Le choix du Plaza n’était pas seulement un décor photogénique. Durant la décennie où sa famille y a vécu, Tommy Hilfiger explique avoir puisé dans l’énergie du lieu et la diversité de ses visiteurs une source d’inspiration durable. « J’ai vécu au Plaza pendant dix ans et j’ai encore le sentiment que c’est chez moi », a-t-il rappelé. Le défilé a réuni ce que la maison appelle sa famille F.A.M.E.S. (mode, art, musique, divertissement et sport), installée dans le Palm Court et la Terrace Room de l’hôtel. Gigi Hadid a ouvert le défilé, Romeo Beckham l’a refermé et l’artiste Slayyyter a assuré la performance finale, vêtue intégralement de créations Tommy Hilfiger. Ce casting n’est pas un simple habillage promotionnel : en confiant l’ouverture à Gigi Hadid et la clôture à Romeo Beckham – fils de David et Victoria Beckham, lui-même mannequin depuis plusieurs saisons -, Tommy Hilfiger ancre sa collection dans une génération qui n’a pas connu les années 1990 autrement que par le biais de ses parents, à savoir le public que la maison dit vouloir toucher.

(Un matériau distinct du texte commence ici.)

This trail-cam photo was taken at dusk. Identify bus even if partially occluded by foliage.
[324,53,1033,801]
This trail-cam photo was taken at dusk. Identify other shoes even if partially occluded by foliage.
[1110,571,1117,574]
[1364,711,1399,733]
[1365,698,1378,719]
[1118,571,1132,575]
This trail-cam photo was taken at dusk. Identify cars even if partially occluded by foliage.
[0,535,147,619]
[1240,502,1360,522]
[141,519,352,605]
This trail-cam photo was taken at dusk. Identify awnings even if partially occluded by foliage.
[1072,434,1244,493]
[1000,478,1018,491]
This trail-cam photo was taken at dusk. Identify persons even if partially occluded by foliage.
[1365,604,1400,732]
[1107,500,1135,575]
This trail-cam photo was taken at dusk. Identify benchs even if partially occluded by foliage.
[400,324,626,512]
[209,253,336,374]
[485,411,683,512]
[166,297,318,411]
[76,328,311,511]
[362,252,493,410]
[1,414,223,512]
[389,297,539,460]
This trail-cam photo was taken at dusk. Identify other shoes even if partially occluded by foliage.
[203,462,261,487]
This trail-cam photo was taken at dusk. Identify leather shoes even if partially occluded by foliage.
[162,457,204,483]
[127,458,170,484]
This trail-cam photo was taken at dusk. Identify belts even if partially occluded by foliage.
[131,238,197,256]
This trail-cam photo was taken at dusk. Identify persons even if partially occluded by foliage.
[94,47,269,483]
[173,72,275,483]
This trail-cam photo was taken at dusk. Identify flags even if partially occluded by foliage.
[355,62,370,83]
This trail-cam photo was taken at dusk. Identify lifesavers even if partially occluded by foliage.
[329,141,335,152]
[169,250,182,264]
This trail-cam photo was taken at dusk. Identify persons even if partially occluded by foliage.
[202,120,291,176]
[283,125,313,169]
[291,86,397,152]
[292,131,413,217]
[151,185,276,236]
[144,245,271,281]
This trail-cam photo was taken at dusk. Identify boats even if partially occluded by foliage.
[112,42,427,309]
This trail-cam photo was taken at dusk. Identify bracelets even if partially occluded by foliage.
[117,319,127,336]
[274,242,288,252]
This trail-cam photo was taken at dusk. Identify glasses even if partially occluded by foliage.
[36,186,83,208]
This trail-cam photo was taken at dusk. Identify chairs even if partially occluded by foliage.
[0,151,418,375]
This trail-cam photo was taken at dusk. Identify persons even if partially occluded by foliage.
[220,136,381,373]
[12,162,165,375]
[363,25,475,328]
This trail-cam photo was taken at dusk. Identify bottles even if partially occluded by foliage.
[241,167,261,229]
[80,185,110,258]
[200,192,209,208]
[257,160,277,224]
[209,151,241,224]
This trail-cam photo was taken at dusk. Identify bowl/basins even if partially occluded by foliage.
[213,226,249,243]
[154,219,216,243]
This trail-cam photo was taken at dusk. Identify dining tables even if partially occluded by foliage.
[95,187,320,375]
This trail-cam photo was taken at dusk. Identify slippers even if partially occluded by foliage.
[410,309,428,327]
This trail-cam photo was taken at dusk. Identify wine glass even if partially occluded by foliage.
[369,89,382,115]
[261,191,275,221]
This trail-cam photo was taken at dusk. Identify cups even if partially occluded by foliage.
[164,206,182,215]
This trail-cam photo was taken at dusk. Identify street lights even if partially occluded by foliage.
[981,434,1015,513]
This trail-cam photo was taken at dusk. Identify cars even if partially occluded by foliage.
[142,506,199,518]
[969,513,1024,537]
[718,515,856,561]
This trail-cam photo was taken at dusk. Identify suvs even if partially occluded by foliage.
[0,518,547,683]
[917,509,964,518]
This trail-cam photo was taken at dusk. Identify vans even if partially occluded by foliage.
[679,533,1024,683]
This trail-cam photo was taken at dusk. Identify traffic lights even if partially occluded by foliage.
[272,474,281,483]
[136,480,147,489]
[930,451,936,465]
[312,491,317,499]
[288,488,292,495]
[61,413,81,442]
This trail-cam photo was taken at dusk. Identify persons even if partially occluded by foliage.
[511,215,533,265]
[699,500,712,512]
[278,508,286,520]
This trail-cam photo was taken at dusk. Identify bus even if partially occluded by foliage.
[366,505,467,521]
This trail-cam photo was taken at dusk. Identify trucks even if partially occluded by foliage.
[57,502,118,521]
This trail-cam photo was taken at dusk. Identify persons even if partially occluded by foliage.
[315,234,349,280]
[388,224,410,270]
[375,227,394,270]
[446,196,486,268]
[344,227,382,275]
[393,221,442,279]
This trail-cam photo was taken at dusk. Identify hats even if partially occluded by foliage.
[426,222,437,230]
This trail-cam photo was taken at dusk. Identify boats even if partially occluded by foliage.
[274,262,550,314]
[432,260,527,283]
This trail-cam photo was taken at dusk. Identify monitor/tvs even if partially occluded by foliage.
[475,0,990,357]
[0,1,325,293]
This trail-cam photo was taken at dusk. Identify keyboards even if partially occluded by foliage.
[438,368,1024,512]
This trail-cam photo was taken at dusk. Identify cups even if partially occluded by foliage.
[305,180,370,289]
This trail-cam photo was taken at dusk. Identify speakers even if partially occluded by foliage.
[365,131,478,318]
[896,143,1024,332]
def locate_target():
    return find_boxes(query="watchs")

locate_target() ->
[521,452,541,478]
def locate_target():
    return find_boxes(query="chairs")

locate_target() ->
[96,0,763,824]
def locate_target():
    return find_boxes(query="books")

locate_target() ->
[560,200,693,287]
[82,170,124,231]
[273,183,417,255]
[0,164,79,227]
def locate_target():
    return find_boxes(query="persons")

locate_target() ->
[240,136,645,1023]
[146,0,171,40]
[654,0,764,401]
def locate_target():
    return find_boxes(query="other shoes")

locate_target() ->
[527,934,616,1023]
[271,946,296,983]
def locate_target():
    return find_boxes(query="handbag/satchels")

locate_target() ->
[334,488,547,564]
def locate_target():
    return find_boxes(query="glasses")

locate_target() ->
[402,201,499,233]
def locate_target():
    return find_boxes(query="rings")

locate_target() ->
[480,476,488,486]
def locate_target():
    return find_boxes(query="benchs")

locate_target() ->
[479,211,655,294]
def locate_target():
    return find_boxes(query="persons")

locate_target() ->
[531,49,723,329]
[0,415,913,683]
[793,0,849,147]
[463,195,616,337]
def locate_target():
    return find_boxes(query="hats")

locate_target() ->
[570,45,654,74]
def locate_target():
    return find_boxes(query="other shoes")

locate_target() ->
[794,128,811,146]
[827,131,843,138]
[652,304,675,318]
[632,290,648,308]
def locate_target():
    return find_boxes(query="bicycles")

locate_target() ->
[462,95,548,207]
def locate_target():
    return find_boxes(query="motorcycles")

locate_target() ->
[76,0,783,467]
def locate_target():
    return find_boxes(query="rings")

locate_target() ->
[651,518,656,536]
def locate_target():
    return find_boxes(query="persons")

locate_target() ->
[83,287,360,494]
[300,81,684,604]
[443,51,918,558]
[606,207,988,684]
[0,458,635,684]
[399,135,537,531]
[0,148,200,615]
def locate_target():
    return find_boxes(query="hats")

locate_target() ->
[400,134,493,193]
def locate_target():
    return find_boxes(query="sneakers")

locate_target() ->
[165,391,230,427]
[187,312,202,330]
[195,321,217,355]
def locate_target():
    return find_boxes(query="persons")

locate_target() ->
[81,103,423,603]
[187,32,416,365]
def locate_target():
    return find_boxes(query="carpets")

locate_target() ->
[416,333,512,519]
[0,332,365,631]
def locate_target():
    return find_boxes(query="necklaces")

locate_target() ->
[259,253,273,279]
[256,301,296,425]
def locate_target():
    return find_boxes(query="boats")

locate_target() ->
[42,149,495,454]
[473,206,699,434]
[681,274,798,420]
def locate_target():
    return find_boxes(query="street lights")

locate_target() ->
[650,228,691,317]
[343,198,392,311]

Reste une question que le vestiaire preppy pose à chaque retour de cycle : ce type de collection s’adresse-t-il vraiment à un public élargi ou consolide-t-il d’abord une base déjà acquise à ce vocabulaire ? La multiplication des pièces oversize et des couleurs franches suggère une tentative d’élargissement, mais rien dans les éléments disponibles ne permet d’affirmer que le pari touche au-delà du cercle habitué à ces codes. Ce qui se joue vraiment au Plaza, ce n’est pas la nostalgie des années 1990, mais la question de savoir si le style preppy peut redevenir un vestiaire de rue sans perdre ce qui le distingue du sportswear qui domine actuellement la mode masculine.